Dave MacDonald, the president and CEO of Softchoice, which acquired nearly all of NexInnovations assets for $10 million, said the company’s high costs was the main reason why the Mississauga, Ont.-based solution provider fell into financial difficulties.
“Their model was too expensive,” MacDonald said.
He said margin pressure caused NexInnovations to file for the Companies’ Creditors Arrangement Act (CCAA) protection in August of 2006.
MacDonald also learned that NexInnovations’ president and CEO Hubert Kelly went into CCAA protection for the second time with the intension of winding up the business.
“They were suffering from margin pressure. Their costs were too high for the margin they were getting and some of the customers were leaving because of the pressure they were under,” he said.
By contast, MacDonald said, Softchoice has a low cost infrastructure. “We have to maintain that and we have a power system that gets highly replicated services, which makes us lower in Canada except for CDW.”
“That is the key and you have to make sure you raise the bar on productivity to drive the bottom line,” he said.
This strategy was also one of the reasons why Softchoice did not acquire the break/fix portion of NexInnovations assets.
The entire team at Softchoice worked around the clock over this past weekend calling customers and integrating employees. MacDonald said that initial customer feedback was that they were glad Softchoice took responsibility for NexInnovations.

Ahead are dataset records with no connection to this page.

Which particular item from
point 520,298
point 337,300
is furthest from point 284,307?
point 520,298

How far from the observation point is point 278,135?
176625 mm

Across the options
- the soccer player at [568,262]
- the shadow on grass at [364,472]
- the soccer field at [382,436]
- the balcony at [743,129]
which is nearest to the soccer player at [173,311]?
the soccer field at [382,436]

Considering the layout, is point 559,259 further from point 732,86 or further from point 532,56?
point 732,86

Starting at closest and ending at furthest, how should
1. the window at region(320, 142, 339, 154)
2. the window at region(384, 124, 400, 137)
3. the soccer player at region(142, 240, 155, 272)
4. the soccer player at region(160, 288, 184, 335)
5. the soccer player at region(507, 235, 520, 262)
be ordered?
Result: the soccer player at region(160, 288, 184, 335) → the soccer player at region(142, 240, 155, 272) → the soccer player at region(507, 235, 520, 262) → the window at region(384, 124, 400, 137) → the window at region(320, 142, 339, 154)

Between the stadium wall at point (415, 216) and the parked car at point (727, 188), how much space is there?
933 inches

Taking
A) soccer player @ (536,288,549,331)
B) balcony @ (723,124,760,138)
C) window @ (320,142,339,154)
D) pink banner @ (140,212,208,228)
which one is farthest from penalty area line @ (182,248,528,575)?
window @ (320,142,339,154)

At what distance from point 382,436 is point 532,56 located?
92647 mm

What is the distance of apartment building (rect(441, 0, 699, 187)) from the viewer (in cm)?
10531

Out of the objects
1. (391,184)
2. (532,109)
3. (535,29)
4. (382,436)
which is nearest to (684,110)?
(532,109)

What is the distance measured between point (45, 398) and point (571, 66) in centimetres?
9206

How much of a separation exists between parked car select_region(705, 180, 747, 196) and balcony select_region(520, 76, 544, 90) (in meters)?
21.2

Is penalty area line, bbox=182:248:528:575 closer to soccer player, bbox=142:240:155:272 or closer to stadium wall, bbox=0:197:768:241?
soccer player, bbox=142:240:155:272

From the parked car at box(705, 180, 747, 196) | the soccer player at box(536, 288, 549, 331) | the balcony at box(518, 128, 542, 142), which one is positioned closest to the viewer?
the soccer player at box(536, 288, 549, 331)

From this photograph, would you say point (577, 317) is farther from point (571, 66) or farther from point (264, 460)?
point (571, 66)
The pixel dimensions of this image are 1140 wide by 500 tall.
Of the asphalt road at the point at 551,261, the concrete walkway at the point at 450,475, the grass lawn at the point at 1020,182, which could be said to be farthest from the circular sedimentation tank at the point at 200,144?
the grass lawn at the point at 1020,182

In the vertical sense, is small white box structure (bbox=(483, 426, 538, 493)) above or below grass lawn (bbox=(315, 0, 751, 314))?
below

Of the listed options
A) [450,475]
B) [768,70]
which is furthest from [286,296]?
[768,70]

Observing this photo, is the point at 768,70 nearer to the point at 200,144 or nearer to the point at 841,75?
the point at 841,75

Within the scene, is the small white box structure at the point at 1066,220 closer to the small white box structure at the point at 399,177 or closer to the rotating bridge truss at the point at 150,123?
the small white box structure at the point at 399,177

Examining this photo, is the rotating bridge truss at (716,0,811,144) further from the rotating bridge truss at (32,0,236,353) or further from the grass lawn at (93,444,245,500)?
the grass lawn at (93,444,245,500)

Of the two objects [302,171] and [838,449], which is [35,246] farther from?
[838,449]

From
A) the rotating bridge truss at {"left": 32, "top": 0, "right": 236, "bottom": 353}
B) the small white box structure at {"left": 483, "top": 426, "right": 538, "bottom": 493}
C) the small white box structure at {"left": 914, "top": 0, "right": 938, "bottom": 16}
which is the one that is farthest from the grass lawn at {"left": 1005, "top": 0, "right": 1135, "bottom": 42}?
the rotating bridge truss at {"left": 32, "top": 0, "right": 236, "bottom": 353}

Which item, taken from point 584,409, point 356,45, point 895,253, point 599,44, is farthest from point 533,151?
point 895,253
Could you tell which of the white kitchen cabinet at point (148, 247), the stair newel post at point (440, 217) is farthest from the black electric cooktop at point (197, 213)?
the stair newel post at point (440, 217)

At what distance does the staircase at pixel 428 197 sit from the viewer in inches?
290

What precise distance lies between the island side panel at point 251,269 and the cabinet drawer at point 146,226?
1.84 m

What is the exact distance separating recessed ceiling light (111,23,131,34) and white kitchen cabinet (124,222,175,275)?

MacDonald said that he heard of NexInnovations troubles on Oct. 2. He called the receiver Rob Holmes of the Toronto firm Prowis the next day and a deal was done on Friday.
Softchoice crunches NexInnovations’numbers
Based on NexInnovations’ 12-month gross revenue of approximately $200 million, Softchoice believes the purchase will boost its shareholder value in 2008. Funding for the transaction will be come from Softchoice’s current credit facility.
“We have been growing our hardware business by 20 per cent and when you combine NexInnovations customers and the certifications, plus the people it puts us at a whole new level,” MacDonald said.
He said Softchoice is now in a great position to leverage the market faster.
Market analyst Michelle Warren of Info-Tech Research called Softchoice’s acquisition of NexInnovations’ technology solutions business a wonderful move.
“This decision will enable Softchoice to broaden their reach, including moving deeper into some accounts.”
“NexInnovations’ customers, who were shocked by the announcement last week,” Warren said, “can trust that, if they choose to work with Softchoice, that they are lucky.”
“The customers are the real winners with this announcement,” she added.
MacDonald agrees that the NexInnovations fall out will increase the channel’s overall bottom line. But one of the reasons why he chose to acquire the assets, rather than wait for disgruntled customers to approach Softchoice, is that it enables his company to control the customer contact, the supply chain, the order management system, and the onsite capabilities.
“We are now the incumbent,” MacDonald said.
He expects between 150 to 200 former NexInnovations employees to join the fold. Softchoice will be maintaining NexInnovations Mississauga-headquarters so as to not inconvenience employees.
“By default NexInnovations employees will come to Softchoice while everyone on the street is trying to take them. We are confident in taking on NexInnovations’ customers and helping them grow. And, more importantly, we want to help the employees grow in their careers.”
Softchoice does not have to honour NexInnovations deal with Tech Data to be exclusive with them. However, MacDonald said there are specific customer capabilities where they will use Tech Data’s supply chain.